Problem to solve: In the book study post, what is the subtitle of the book?

Page extract:
--

The subtitle of the book reads "Every story whispers His name," hinting at how the author weaves the stories together in the Bible to demonstrate its bigger messages. So it's the big picture that I'm interested in passing on to you guys through this book. We'll be able to breeze through it, and then afterwards, we'll start a more traditional book study of some kind. There are so many great ones.


If you want to follow along here, I will be posting a summary of what we learned that week, a reading assignment, and questions. They will not be "Try to get the answer right!" kinds of questions. They will be reflective, and are only for the purpose of processing what we're learning in the context of our real day-to-day lives.

Finally, I'm going to tell you a story about my friend.

I didn't send her the email because she is a strong believer already. She and her husband have worked in ministry at their church for over a decade. But she happened to be at my house, and somehow news of the study slipped out. I invited her out of politeness and was a tad apologetic that it was a "basics" study, assuming she would not be into it. Her answer shocked and humbled me.

--

Information shown:
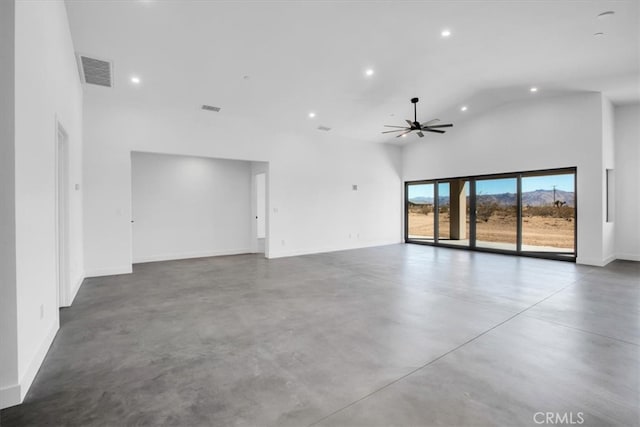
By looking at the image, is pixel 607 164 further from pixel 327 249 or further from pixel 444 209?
pixel 327 249

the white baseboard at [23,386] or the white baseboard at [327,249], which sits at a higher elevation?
the white baseboard at [327,249]

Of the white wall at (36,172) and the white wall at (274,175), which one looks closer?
the white wall at (36,172)

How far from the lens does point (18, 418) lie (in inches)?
77.3

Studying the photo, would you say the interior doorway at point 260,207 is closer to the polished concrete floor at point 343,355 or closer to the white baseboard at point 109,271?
the white baseboard at point 109,271

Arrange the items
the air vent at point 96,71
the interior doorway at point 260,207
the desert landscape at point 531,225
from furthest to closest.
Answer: the interior doorway at point 260,207 → the desert landscape at point 531,225 → the air vent at point 96,71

--

Written solution: "Every story whispers His name."